Debt is a tool to help businesses grow, but if a business is incapable of paying off its lenders, then it exists at their mercy. Ultimately, if the company can't fulfill its legal obligations to repay debt, shareholders could walk away with nothing. While that is not too common, we often do see indebted companies permanently diluting shareholders because lenders force them to raise capital at a distressed price. Of course, debt can be an important tool in businesses, particularly capital heavy businesses. When we examine debt levels, we first consider both cash and debt levels, together.

What Is CVRx's Debt?

The image below, which you can click on for greater detail, shows that at March 2025 CVRx had debt of US$49.3m, up from US$29.3m in one year. However, it does have US$102.7m in cash offsetting this, leading to net cash of US$53.3m.
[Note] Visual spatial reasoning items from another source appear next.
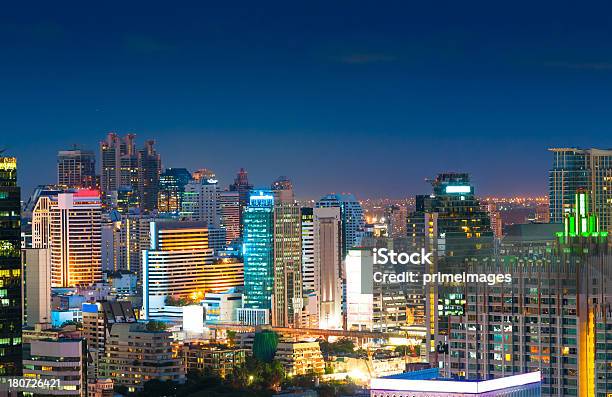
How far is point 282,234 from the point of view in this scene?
36.9m

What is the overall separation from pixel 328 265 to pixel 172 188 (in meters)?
12.6

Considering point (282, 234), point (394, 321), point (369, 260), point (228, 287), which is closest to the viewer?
point (394, 321)

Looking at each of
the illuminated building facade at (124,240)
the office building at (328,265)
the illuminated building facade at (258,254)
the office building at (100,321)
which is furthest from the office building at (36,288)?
the illuminated building facade at (124,240)

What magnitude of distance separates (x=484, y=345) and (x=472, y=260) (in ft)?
9.86

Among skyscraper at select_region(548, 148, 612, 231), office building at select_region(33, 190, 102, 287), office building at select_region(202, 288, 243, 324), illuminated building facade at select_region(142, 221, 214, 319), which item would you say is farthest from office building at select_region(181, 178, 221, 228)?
skyscraper at select_region(548, 148, 612, 231)

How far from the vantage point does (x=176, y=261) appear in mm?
40562

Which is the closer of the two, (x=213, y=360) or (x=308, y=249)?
(x=213, y=360)

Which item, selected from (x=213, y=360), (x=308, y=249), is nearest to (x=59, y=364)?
(x=213, y=360)

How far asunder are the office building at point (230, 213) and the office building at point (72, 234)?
3.38 metres

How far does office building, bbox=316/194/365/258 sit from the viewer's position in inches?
1423

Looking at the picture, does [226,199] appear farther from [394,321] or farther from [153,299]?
[394,321]

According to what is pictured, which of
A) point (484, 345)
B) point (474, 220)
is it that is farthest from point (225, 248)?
point (484, 345)

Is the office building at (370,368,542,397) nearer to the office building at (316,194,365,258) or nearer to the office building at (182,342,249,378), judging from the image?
the office building at (182,342,249,378)

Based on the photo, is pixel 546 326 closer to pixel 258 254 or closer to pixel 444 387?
pixel 444 387
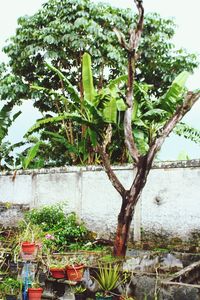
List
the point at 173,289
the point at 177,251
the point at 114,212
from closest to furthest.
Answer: the point at 173,289 → the point at 177,251 → the point at 114,212

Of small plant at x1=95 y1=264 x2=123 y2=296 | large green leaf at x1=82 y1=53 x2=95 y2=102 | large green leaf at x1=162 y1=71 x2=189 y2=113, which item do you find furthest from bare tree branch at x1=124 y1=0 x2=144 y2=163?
large green leaf at x1=82 y1=53 x2=95 y2=102

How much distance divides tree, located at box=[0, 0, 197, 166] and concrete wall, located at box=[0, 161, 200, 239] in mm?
1330

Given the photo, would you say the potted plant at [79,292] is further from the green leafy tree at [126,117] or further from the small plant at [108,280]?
the green leafy tree at [126,117]

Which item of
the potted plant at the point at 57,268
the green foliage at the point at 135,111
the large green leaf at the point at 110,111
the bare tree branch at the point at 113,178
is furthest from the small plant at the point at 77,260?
the large green leaf at the point at 110,111

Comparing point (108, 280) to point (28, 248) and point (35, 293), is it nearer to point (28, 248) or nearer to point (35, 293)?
point (35, 293)

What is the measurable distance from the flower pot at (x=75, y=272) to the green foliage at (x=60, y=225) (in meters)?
1.88

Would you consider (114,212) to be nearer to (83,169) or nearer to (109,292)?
(83,169)

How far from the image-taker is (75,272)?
5.70 meters

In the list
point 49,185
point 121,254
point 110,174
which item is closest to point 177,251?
point 121,254

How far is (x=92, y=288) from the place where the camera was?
5.59 m

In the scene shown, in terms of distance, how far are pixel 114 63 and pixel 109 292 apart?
23.3 feet

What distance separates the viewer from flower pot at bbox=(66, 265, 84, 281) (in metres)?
5.70

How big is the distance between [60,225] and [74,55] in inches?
200

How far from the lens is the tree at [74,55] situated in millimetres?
10789
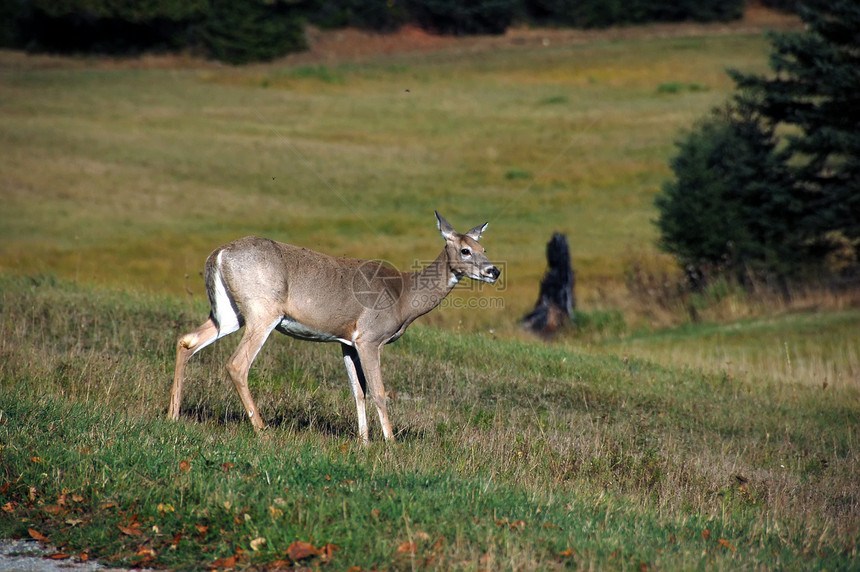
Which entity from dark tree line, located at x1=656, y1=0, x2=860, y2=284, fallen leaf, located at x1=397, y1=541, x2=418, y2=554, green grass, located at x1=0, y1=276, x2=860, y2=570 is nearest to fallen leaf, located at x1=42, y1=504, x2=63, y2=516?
green grass, located at x1=0, y1=276, x2=860, y2=570

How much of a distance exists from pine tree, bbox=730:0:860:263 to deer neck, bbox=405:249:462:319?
18.9m

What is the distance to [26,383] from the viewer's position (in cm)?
1055

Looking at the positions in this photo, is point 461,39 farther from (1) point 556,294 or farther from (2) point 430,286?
(2) point 430,286

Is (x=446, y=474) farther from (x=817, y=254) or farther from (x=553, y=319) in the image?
(x=817, y=254)

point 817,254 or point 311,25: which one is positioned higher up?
point 311,25

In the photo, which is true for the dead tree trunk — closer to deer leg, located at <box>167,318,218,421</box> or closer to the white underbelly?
the white underbelly

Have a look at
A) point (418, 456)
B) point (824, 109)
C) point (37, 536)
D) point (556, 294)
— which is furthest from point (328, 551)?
point (824, 109)

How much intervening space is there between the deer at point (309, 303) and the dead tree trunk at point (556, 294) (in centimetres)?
1185

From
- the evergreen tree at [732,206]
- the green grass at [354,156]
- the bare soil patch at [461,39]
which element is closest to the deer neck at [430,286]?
the green grass at [354,156]

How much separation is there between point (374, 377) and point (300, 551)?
174 inches

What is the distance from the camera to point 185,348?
1043cm

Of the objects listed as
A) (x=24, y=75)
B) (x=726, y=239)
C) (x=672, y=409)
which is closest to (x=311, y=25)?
(x=24, y=75)

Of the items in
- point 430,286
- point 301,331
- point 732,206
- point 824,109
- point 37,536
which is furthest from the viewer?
point 732,206

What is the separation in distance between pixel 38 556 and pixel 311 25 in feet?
252
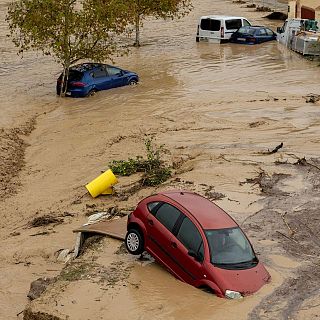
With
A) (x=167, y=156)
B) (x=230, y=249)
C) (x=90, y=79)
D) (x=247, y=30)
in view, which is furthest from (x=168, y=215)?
(x=247, y=30)

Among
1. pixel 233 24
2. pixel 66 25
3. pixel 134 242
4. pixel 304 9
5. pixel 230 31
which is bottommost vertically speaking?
pixel 134 242

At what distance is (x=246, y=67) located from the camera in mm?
30500

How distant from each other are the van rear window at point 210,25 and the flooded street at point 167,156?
2501 millimetres

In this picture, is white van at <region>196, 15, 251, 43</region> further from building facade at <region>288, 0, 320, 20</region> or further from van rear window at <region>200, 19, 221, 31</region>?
building facade at <region>288, 0, 320, 20</region>

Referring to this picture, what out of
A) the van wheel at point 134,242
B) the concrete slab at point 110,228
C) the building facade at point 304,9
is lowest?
the concrete slab at point 110,228

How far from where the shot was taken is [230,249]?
35.4ft

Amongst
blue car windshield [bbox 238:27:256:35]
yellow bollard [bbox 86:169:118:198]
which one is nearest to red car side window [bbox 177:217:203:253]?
yellow bollard [bbox 86:169:118:198]

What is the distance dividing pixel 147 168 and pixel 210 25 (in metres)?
21.5

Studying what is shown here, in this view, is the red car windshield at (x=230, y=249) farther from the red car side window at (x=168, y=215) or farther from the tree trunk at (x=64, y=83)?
the tree trunk at (x=64, y=83)

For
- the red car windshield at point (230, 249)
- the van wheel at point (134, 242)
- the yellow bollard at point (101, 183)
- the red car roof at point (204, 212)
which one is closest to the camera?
the red car windshield at point (230, 249)

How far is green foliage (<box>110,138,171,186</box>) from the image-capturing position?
16312 millimetres

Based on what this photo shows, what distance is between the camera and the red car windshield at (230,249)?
10578 millimetres

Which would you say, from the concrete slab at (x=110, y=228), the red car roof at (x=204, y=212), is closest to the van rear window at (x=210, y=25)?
the concrete slab at (x=110, y=228)

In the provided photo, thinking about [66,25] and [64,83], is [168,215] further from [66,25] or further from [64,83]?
[66,25]
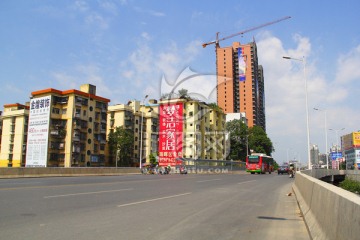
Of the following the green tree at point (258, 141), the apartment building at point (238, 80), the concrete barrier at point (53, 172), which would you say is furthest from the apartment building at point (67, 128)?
the apartment building at point (238, 80)

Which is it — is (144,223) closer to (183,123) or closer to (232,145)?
(183,123)

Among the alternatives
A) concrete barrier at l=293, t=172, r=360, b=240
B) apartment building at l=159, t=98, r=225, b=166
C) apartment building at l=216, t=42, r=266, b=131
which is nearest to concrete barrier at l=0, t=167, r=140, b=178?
apartment building at l=159, t=98, r=225, b=166

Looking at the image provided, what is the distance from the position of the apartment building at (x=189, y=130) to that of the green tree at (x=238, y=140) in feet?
9.63

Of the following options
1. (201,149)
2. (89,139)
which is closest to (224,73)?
(201,149)

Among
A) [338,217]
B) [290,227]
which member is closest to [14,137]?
[290,227]

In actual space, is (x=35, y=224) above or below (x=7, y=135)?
below

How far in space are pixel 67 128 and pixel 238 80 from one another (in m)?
92.9

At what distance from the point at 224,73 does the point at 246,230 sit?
13517cm

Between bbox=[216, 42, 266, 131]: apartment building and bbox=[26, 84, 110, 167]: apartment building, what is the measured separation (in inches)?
2958

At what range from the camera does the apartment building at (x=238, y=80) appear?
456ft

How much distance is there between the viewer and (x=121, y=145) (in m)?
76.2

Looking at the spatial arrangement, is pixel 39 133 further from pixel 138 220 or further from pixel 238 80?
pixel 238 80

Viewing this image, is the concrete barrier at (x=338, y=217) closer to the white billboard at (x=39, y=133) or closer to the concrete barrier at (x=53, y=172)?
the concrete barrier at (x=53, y=172)

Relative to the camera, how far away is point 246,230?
7160 millimetres
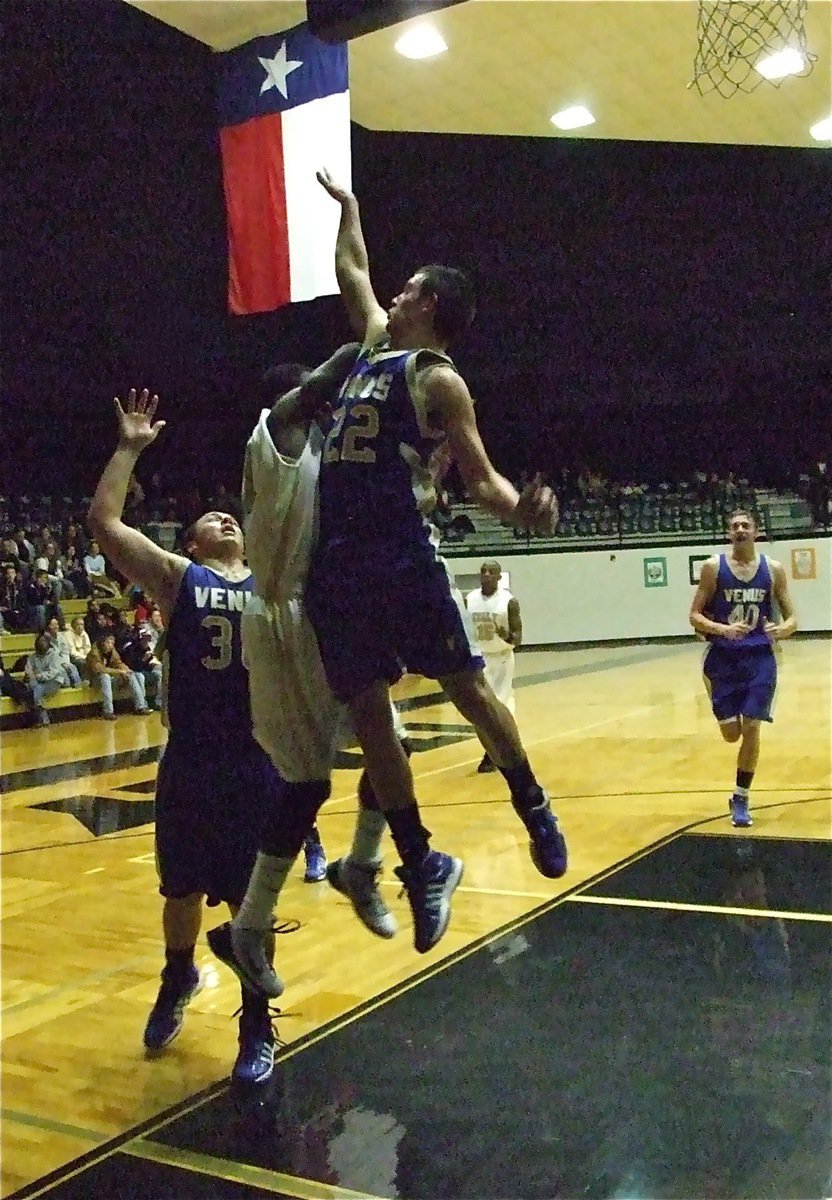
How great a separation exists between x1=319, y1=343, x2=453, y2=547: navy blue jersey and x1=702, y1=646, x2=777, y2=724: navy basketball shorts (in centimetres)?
440

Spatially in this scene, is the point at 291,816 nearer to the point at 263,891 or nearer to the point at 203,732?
the point at 263,891

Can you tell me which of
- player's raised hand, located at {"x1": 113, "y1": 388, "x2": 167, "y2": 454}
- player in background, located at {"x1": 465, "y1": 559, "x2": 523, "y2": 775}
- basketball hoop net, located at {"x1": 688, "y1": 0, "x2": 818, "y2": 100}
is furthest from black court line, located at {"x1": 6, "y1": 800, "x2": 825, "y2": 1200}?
basketball hoop net, located at {"x1": 688, "y1": 0, "x2": 818, "y2": 100}

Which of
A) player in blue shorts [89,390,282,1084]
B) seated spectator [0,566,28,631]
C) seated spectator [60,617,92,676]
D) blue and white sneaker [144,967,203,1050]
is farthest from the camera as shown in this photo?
seated spectator [0,566,28,631]

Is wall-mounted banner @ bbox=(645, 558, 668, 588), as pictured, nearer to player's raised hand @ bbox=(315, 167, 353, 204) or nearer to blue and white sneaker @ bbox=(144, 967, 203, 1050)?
blue and white sneaker @ bbox=(144, 967, 203, 1050)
debt-equity-history-analysis
NasdaqGS:CVRX Debt to Equity History June 14th 2025

How Healthy Is CVRx's Balance Sheet?

According to the last reported balance sheet, CVRx had liabilities of US$8.51m due within 12 months, and liabilities of US$51.7m due beyond 12 months. Offsetting this, it had US$102.7m in cash and US$9.01m in receivables that were due within 12 months. So it can boast US$51.5m more liquid assets than total liabilities.

This luscious liquidity implies that CVRx's balance sheet is sturdy like a giant sequoia tree. Having regard to this fact, we think its balance sheet is as strong as an ox. Simply put, the fact that CVRx has more cash than debt is arguably a good indication that it can manage its debt safely. When analysing debt levels, the balance sheet is the obvious place to start. But ultimately the future profitability of the business will decide if CVRx can strengthen its balance sheet over time. So if you're focused on the future you can check out this free report showing analyst profit forecasts.

Check out our latest analysis for CVRx

Over 12 months, CVRx reported revenue of US$53m, which is a gain of 26%, although it did not report any earnings before interest and tax. With any luck the company will be able to grow its way to profitability.

Portfolio Valuation calculation on simply wall st

So How Risky Is CVRx?

We have no doubt that loss making companies are, in general, riskier than profitable ones. And in the last year CVRx had an earnings before interest and tax (EBIT) loss, truth be told. And over the same period it saw negative free cash outflow of US$42m and booked a US$52m accounting loss. But at least it has US$53.3m on the balance sheet to spend on growth, near-term. CVRx's revenue growth shone bright over the last year, so it may well be in a position to turn a profit in due course. By investing before those profits, shareholders take on more risk in the hope of bigger rewards. There's no doubt that we learn most about debt from the balance sheet. But ultimately, every company can contain risks that exist outside of the balance sheet. To that end, you should learn about the 3 warning signs we've spotted with CVRx (including 1 which makes us a bit uncomfortable) .

If you're interested in investing in businesses that can grow profits without the burden of debt, then check out this free list of growing businesses that have net cash on the balance sheet.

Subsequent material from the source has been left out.